Why does yolov7 merge the original pictures to create the batches for training?

357 Views Asked by At

I am trying to create a customized detection of pictures, e.g. for planets. I resized all the pictures all to 1280x1280px. I start train.py with following input:

python .\train.py --workers 1 --device 0 --batch-size 4 --epochs 100 --img-size 1280 1280 --data .\data\custom_data.yaml --hyp .\data\hyp.scratch.custom.yaml --cfg .\cfg\training\yolov7-custom.yaml --name yolov7-result --weights .\yolov7.pt

When looking at my created training data, it seems like yolov7 "merged" the pictures, so the pictures it learns from look like abominations from the original data. Here, take a look:

planets_train_batch

It takes 4 pictures (as set in batch-size = 4), but they are not the original pictures. For example, planet_14.jp looks like that:

original planet_14.jpg

As you can see, it merges with other pictures from planets in the train images folder. But why is that, and how do i prevent it from happening ?

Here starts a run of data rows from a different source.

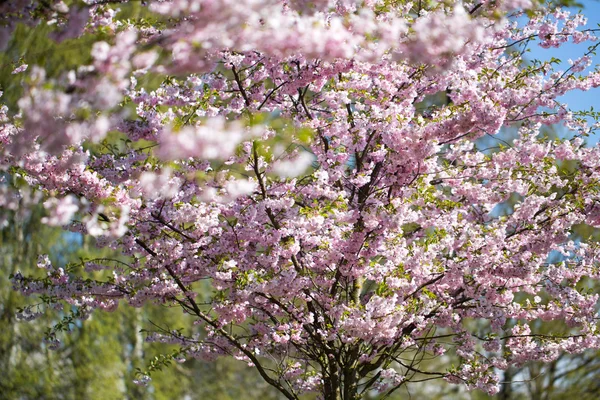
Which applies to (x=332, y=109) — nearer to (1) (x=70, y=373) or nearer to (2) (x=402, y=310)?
(2) (x=402, y=310)

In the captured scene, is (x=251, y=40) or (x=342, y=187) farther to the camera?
(x=342, y=187)

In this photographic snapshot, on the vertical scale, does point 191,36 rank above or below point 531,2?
below

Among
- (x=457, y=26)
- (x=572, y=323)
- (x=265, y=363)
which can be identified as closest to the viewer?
(x=457, y=26)

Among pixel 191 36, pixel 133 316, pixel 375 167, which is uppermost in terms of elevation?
pixel 133 316

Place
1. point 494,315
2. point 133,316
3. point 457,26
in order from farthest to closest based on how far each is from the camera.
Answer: point 133,316
point 494,315
point 457,26

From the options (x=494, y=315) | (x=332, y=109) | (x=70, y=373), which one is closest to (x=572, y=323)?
(x=494, y=315)

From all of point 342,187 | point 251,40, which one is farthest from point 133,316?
point 251,40

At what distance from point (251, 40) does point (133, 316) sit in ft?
33.4

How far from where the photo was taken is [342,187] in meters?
6.28

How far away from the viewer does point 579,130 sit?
6102 mm

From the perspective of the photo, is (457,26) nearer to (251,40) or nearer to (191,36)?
(251,40)

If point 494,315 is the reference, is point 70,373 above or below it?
above

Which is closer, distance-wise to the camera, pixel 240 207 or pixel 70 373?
pixel 240 207

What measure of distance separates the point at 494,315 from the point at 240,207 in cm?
255
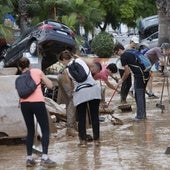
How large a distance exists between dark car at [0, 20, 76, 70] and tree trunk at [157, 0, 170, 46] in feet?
36.8

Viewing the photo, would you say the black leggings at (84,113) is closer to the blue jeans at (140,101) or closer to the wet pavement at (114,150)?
the wet pavement at (114,150)

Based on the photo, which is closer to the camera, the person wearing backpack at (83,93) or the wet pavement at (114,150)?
the wet pavement at (114,150)

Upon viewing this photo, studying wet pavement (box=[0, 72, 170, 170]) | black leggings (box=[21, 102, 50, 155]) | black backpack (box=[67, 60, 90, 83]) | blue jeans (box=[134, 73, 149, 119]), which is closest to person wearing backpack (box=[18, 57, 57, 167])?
black leggings (box=[21, 102, 50, 155])

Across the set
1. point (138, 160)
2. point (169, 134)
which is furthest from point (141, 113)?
point (138, 160)

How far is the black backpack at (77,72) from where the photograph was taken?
8625 millimetres

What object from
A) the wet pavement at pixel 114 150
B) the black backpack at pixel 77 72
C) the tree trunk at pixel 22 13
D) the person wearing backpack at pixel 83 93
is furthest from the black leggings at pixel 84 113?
the tree trunk at pixel 22 13

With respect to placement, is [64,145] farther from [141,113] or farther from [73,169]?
[141,113]

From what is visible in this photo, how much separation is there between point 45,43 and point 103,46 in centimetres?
1773

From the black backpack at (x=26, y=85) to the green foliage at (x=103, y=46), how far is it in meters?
24.0

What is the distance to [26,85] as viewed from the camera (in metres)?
7.55

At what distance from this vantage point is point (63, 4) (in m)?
28.5

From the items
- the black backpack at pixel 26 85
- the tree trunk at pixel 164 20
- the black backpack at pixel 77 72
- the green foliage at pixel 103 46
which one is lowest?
the black backpack at pixel 26 85

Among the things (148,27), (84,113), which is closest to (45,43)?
(84,113)

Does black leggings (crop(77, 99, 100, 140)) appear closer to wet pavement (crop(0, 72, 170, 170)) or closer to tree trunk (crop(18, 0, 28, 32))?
wet pavement (crop(0, 72, 170, 170))
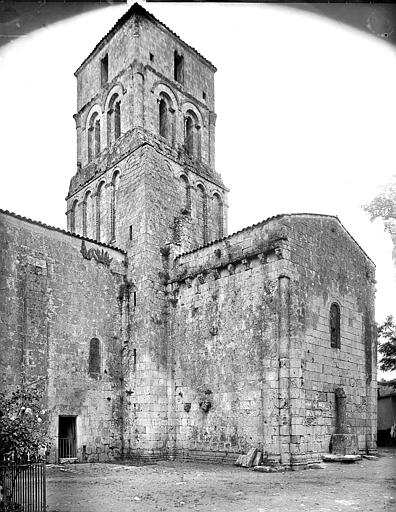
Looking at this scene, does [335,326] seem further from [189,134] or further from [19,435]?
[19,435]

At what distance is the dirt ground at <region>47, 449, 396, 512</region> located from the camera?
11297mm

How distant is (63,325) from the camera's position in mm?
20703

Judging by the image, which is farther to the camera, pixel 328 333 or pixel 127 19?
pixel 127 19

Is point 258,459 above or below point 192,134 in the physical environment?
below

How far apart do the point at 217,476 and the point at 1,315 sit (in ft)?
28.6

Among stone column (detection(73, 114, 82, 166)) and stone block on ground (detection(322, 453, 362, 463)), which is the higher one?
stone column (detection(73, 114, 82, 166))

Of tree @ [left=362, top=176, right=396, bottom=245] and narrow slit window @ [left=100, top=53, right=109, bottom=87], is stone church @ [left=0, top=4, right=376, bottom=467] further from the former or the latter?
tree @ [left=362, top=176, right=396, bottom=245]

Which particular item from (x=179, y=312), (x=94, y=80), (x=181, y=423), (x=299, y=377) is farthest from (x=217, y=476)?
(x=94, y=80)

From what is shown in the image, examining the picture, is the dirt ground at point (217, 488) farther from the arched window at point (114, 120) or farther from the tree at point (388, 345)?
the arched window at point (114, 120)

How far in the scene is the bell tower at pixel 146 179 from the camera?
22.1 meters

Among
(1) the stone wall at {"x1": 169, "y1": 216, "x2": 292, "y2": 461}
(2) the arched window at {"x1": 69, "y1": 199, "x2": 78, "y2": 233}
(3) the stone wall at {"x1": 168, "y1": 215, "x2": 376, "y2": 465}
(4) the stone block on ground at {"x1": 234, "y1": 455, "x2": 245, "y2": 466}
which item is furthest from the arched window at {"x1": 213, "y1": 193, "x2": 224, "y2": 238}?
(4) the stone block on ground at {"x1": 234, "y1": 455, "x2": 245, "y2": 466}

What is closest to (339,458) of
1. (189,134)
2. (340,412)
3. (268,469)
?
(340,412)

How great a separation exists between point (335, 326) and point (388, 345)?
846 centimetres

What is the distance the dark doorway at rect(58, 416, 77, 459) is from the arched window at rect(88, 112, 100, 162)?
518 inches
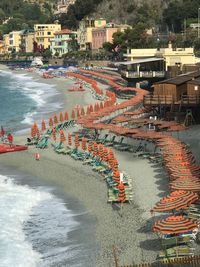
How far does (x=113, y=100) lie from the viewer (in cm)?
5941

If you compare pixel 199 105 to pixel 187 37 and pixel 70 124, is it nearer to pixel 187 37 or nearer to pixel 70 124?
pixel 70 124

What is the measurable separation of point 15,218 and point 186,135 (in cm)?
1725

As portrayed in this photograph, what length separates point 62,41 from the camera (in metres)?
170

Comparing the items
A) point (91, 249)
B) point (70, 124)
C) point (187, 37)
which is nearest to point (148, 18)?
point (187, 37)

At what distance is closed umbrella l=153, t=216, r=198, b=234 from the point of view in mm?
18656

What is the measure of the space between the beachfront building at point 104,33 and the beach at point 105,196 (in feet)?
351

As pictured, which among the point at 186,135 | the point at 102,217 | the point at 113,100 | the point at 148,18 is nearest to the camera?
the point at 102,217

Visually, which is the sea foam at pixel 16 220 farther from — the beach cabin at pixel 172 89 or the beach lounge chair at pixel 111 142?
the beach cabin at pixel 172 89

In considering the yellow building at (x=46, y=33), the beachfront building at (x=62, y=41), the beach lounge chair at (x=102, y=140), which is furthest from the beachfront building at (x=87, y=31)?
the beach lounge chair at (x=102, y=140)

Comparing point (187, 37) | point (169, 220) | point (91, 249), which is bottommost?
point (91, 249)

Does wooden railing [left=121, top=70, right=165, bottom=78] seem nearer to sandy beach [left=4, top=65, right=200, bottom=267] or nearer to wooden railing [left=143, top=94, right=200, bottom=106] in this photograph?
wooden railing [left=143, top=94, right=200, bottom=106]

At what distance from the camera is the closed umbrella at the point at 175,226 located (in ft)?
61.2

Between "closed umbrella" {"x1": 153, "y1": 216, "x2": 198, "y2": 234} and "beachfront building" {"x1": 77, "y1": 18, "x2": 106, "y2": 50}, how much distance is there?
138 metres

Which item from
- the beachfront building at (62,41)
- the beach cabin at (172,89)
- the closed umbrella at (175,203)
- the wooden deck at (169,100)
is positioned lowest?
the closed umbrella at (175,203)
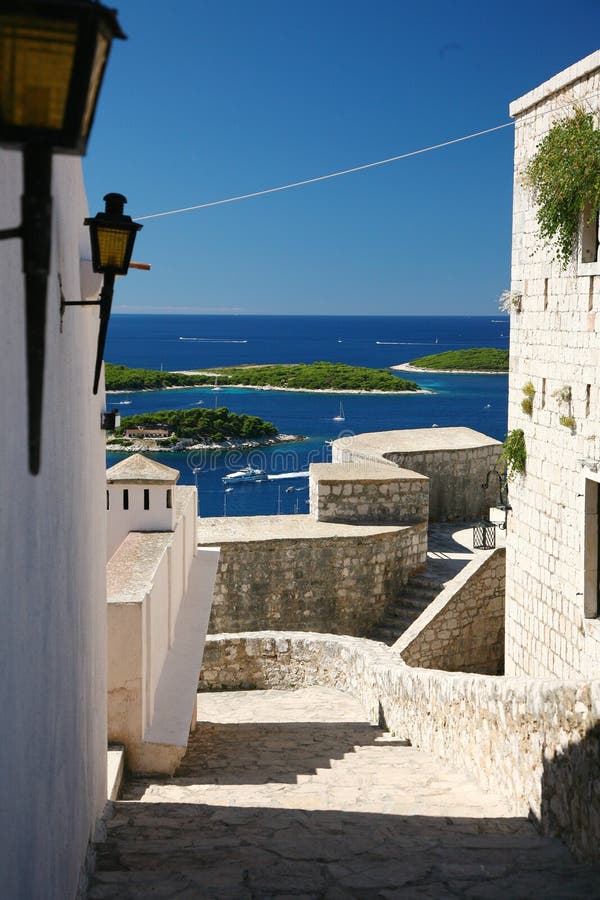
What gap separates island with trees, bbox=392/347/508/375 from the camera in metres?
116

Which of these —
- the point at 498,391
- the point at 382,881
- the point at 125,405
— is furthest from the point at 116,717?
the point at 498,391

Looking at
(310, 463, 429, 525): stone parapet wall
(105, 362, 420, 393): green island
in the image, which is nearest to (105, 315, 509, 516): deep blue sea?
(105, 362, 420, 393): green island

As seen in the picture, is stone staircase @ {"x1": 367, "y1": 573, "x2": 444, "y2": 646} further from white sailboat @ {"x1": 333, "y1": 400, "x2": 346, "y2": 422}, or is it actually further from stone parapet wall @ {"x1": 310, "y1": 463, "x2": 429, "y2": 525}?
white sailboat @ {"x1": 333, "y1": 400, "x2": 346, "y2": 422}

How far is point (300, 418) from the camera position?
7338 centimetres

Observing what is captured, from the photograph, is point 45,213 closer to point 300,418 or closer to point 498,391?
point 300,418

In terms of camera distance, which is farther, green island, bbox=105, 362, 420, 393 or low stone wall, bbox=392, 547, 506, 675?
green island, bbox=105, 362, 420, 393

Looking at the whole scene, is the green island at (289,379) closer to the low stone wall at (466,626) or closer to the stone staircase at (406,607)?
the stone staircase at (406,607)

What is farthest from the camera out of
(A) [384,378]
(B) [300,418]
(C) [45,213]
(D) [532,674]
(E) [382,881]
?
(A) [384,378]

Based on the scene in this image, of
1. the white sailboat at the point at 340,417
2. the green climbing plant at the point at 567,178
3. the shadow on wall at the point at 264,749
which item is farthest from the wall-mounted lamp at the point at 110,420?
the white sailboat at the point at 340,417

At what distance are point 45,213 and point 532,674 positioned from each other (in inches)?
427

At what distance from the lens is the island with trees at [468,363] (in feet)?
380

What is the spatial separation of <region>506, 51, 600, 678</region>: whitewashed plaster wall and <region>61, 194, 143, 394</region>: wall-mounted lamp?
20.5 ft

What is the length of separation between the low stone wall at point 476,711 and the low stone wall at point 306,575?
210 centimetres

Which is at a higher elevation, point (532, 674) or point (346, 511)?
point (346, 511)
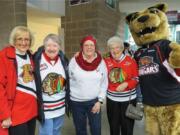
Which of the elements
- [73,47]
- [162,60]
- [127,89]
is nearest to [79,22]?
[73,47]

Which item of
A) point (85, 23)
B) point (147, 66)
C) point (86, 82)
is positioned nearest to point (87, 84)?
point (86, 82)

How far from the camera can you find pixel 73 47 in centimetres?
629

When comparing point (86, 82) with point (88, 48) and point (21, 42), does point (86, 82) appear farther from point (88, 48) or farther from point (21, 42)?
point (21, 42)

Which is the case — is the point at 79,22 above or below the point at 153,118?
above

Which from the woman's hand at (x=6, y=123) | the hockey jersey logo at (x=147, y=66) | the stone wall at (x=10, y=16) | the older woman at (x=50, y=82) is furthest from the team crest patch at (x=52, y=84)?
the stone wall at (x=10, y=16)

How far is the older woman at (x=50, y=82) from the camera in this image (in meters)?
2.33

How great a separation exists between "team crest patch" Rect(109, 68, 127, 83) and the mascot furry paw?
0.25 metres

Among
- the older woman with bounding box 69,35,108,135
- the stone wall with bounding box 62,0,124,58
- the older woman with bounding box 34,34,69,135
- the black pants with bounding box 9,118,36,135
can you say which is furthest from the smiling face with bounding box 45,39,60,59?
the stone wall with bounding box 62,0,124,58

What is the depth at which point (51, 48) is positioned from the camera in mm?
2363

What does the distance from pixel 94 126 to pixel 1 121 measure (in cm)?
101

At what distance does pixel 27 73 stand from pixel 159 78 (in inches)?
44.8

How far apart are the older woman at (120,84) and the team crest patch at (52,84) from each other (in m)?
0.61

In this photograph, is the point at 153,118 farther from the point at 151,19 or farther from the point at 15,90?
the point at 15,90

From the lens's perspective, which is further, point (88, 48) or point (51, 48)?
point (88, 48)
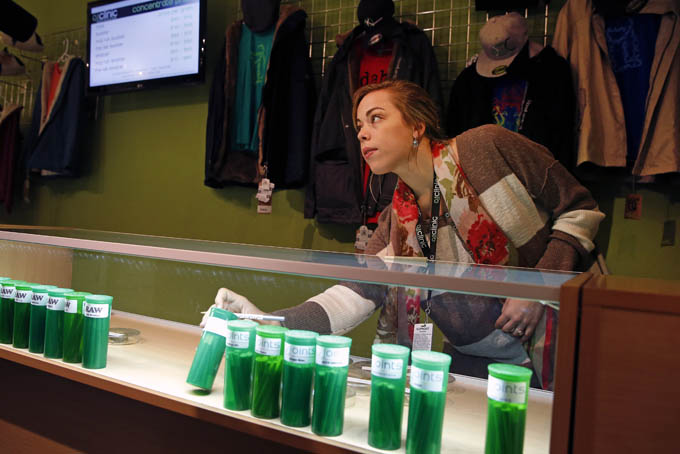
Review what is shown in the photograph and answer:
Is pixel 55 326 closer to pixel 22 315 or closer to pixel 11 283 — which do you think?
pixel 22 315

I tried the same with 640x640px, the result was the same, only smaller batches. I tried googling at, but nobody had similar problems.

1

There are 1 best solutions below

1
On

This is a data augmentation strategy (I think it was introduced in the YoloV4 paper) which they call mosaic. As with any data augmentation strategy, the concept is pretty simple: You have a limited amount of labeled training data. In many or most machine learning tasks, the performance of the model scales with the amount of (suitably unique) training data. By manipulating the limited training data (rotating, scaling, masking, changing color, combining multiple images, etc), you can effectively increase the number of data examples you have for training. (It would be hard to say whether these augmented data examples are AS useful as new, unique data examples but that discussion is probably outside of the scope of this question.

In any case, without knowing the particular model implementation you're using it's hard to tell where under the hood this happens (whether in dataset or in model) but I'd guess it probably happens in the __getitem__ method of the dataset object. You can likely suppress various data augmentation strategies here.